The island of Whittlesey has some of the most interesting geology of the fenland and this, combined with the internationally significant archaeological site of Must Farm, makes it a very important part of the Fen Edge. Its position in the ‘valley’ of the River Nene, the extensive deposits of ‘Ice Age’ gravels that form the ‘island’ and the underlying Oxford Clay that has been extensively quarried for brick-making, all contribute to a complex and fascinating geological story. In addition, some of the important Jurassic fossils found here in the Oxford Clay have become world famous, contributing significantly to our understanding of this period of earth’s history. This is also the place to see the locally characteristic ‘mud walls‘, some of which have their own thatched roofs!
If you fancy going fossil hunting, you can do so at the Kings Dyke Nature Reserve where Jurassic Oxford Clay has been quarried for use in the famous brickworks next door. The Reserve gives you the chance of finding your own piece of Jurassic wildlife from the ‘spoil heaps’ that the company provide for the public to search through. Information boards give details of the fossils and the current wildlife living at the reserve. There are also great views of the brickworks as you walk down to the fossil area and you can see the quarry where some historic finds were made – now in Peterborough Museum.

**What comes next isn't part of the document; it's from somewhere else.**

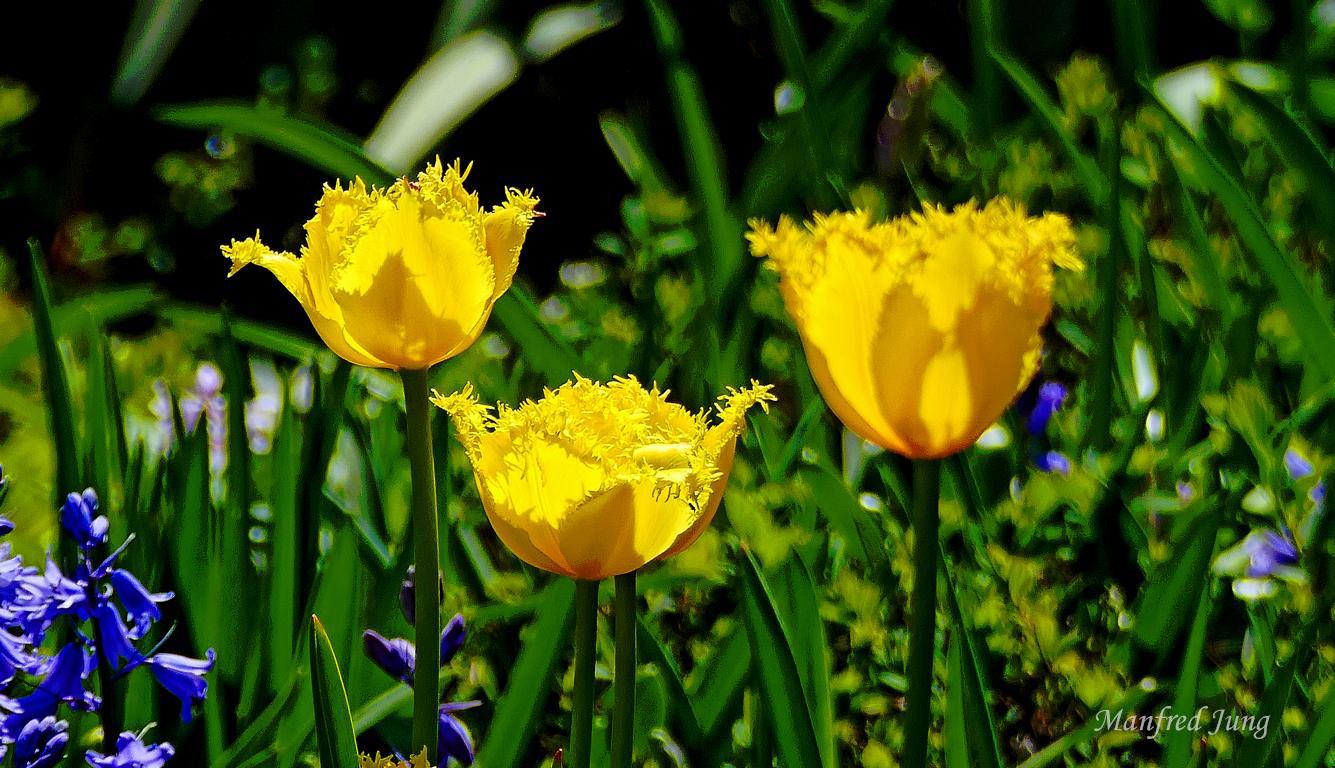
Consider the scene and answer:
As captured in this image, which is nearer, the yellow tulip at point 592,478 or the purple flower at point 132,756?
the yellow tulip at point 592,478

In 1994, a new genus of pliosaur was discovered at Kings Dyke quarry, by Alan Dawn, from Peterborough Museum. Largely complete, the skull and cervical vertebrae were almost perfectly preserved. This was Pachycostasaurus dawnii and provided new data on plesiosaurian evolution.
Kings Dyke is adjacent to the fantastic Must Farm Bronze Age site – which reveals some of the recent (Holocne) geological and landscape history of the area.